*Work to complete:*
(1) Transcribe part of the online exchange about CO2 and global warming. Begin at the words "[–]deck_hand 4 points5" and stop after "risk destroying civilization.".
(2) Answer these from the online exchange about CO2 and global warming:
(a) How much warming occurred between 1910 and 1940?
(b) By how much have CO2 levels risen since 2002?
(c) Which two countries does one writer say must clean their air before a dramatic uptick in warming should be expected?
(3) Resume the online exchange about CO2 and global warming from its last sentence.

*Selected extract:*
[START]

Now that I've read a bit more, the idea that CO2 causes the warming doesn't match the amounts of warming we had during different time periods. The 1910 to 1940 time frame saw a half a degree of warming, while the CO2 levels only rose by a few parts per million. What caused that warming?

You're asking the wrong questions. You will hardly ever be able to attribute short-term trends like 1910-1940 to specific forcing. For starters, the actually trend over that time is uncertain and spurious, so at the very least, you're going to be analyzing and attributing a large interval of uncertainty. Second, you can't blindly or naively take an average CO2 forcing->response paradigm and try to match it up to that time period. Attribution studies are hugely sensitive to the internal variability of the system and the progression of the applied forcing.

Since 2002, the CO2 levels have risen over 20 parts per million, or an order of magnitude more than the 1910 - 1940 level, but we haven't warmed nearly at all. Is it just a cycle? Maybe. But if it is, then was the 1910 to 1940 rise just a cycle?

Continuing on my previous point, again, the problem here is that your analysis of the observations is flawed. You cannot with any statistical certainty tell me that there has not been a warming trend since 2002. Sorry, but you just can't. I don't care how you cherry-pick your end points, you are not going to find a meaningful statistcally valid trend of any magnitude or sign over such a short period of time. You are runnign into analysis problems here because you're improperly applying an analysis to a bad set of data.

If the CO2 theory is correct, within the next three years or so we really have to see the recent lull in temperature rise reverse.

No, we don't. In fact, we shouldn't expect any dramatic uptick of warming beyond the multi-decade average until India and China clean their airs and stop loading huge amounts of aerosols into the troposphere. No one ever claimed that the response to anthropogenic forcing should be monotonic or linear, and because your analysis erroneously assumes this, it is fundamentally flawed.

[–]deck_hand 4 points5 points ago

Counters, I very well know your opinion. I acknowledge that it's an opinion shared (or borrowed) from that of most of the prominent Climate Scientists, those who make their living and reputations from telling us that we must panic and make drastic changes in the way the world obtains energy or we risk destroying civilization.

You state that all natural forces have been taken into consideration and ruled out as the causes of the warming we've seen. I understand that the original worry over warming came because we recognized a radiative property of CO2 and projected what might happen if CO2 concentrations grew large in the atmosphere. That's the "physical basis" you guys constantly talk about. We're not ignorant of it, as you well know.

My statement was that scientists have studied what they feel are all the known factors that could have caused the warming and decided that none of the factors except CO2 could have been responsible. You said "that's not the logic AT ALL." You then went on to explain how the scientists studied natural and anthropogenic forcings including solar forcing and concluded that Solar variability is not strong enough to produce modern observed warming.

[END]

*Entries shown:*
[START]

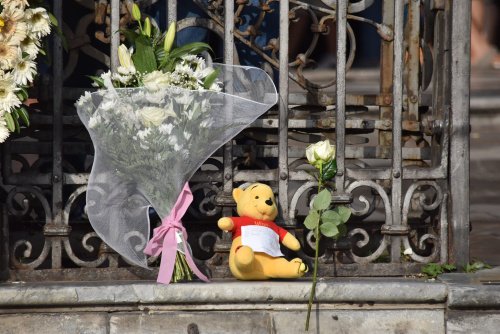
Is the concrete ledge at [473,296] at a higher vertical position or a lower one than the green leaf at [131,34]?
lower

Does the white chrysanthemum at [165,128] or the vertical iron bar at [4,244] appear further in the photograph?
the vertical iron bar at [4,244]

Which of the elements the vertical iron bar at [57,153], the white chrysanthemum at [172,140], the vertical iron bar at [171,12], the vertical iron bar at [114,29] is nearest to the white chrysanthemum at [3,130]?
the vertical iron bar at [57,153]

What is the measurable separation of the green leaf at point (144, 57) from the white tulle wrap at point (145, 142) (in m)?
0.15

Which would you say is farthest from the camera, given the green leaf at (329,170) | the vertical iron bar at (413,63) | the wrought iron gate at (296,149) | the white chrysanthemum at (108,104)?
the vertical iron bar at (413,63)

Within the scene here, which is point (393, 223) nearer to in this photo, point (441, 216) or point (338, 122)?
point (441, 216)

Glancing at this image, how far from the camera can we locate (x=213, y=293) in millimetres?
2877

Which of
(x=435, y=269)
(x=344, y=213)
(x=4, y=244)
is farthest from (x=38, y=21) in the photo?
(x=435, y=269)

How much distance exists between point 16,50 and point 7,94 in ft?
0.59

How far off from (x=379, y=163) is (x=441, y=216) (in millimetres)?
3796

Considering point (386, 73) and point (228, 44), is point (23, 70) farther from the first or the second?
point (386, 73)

[END]
[START]

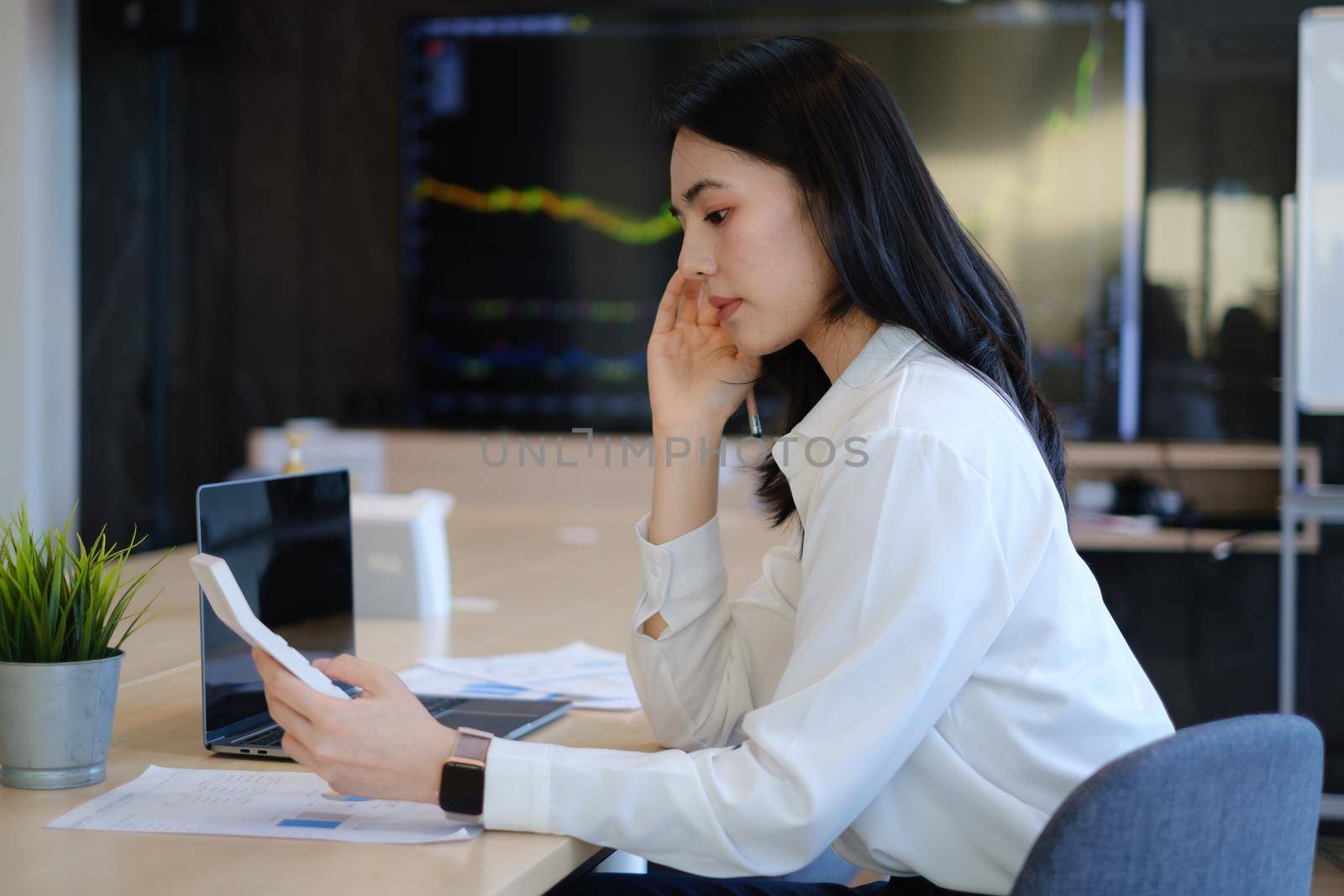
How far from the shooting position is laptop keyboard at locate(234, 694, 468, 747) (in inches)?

[END]

*Expected outputs:*
(1)
[–]deck_hand 4 points5 points ago

Counters, I very well know your opinion. I acknowledge that it's an opinion shared (or borrowed) from that of most of the prominent Climate Scientists, those who make their living and reputations from telling us that we must panic and make drastic changes in the way the world obtains energy or we risk destroying civilization.

(2)
(a) Half a degree.
(b) Over 20 parts per million.
(c) India and China.

(3)
So, to sum up, I said they studied everything and decided nothing but CO2 could have done it, you said no, they studied everything and decided CO2 must have done it. I guess I'm wrong. We'll state it your way.

Of course, some scientists don't agree that they studied every aspect of solar variability. In fact, some have been very forthcoming of late that the climate guys are studiously overlooking at least one factor, and seem to be refusing to even consider it. I'm not an expert on that, and neither are you, so we'll just let them fight that out. If it turns out that the magnetosphere does affect the climate, and that we are not about to warm by 3 degrees in the next 88 years, you guys might end up being seen a little less favorably by history. Of course, if warming does ramp up enough to destroy civilization, you can say "I told you so." Or not, as you and I will both likely be dead by then.

You've made the point over and over again that we cannot look at short time periods, like 30 years worth of data to see what CO2 is doing to climate. I'm picking too short a timescale to even discuss, when I pick 1910 to 1940. How about 1908 to 1944? Is that too short a timescale? I'm sure it is. We have to look at the very long timescales to see if CO2 is really warming the planet.

Fine, I'll play your silly game. I retract my questions about why CO2 can't produce warming rates that consistant with the concentrations in the atmosphere on multi-decadal scales. Apparently it's not inconsistant for the early 20th century to have stronger warming than the late 20th century, when CO2 level anomalies are 4 times now than they were then.

My analysis may be fundamentally flawed, but I will not stop stating my opinion that we are NOT going to warm by over 3 degreed Celsius by the end of the century. In fact, it's still my ignorant opinion that we won't be any warmer in 2015 than we were in 2005.

In three years, should I be wrong, I'll admit it. Will you, ever, admit you might be wrong? In 20 years, if the world has not warmed over 0.75 degrees, will you still be saying "you can't just cherry pick endpoints! The warming is hiding in the deep oceans, or on top of Mount Everest! CO2 MUST be causing catastrophic warming, we just can't find it."

[–]counters -1 points0 points ago

A lot of this reply is just, for lack of a better phrasing, 'weaseling' around inconvenient facts which you are either unaware of or refuse to acknowledge. For starters, don't tell me that "some scientists" say something. I want to know names; I want to see their published results. When you cite literature in science, you don't get to say "some people". Either the facts you cite are common knowledge and don't need to be explicitly sourced, or you need to stand on the shoulders of your peers. I'm outright telling you that the latter is the case here.

You're essentially asserting here that these mythical 'factors' that "some scientists" say are important aren't being considered. That's rubbish. You're very obviously alluding to GCR->cloud->climate processes when you invoke the magnetosphere, so we'll look at that (and if that's not what you're invoking, then I'm sorry, but you're totally out to lunch).

Are GCR->cloud->climate processes included in the last figure I presented you which compares anthropogenic vs natural forcings? You might think "Oh, well, CERN just found out about it, so no". Big mistake, because in those attribution studies, these processes are implicitly included. Aerosol forcings are almost entirely presumed to be 'natural' in those simulations - they're not turned on/off between anthropogenic vs natural, because they're important for tuning the model's equilibrium state at some level. The aerosol forcings have to be reconstructed from the observational record and through other means, and 20th century climate integrations are typically forced with time-varying bulk historical aerosols. What does that mean? If GCR's were significantly modulating aerosol nucleation, they'd already be included in those forcings.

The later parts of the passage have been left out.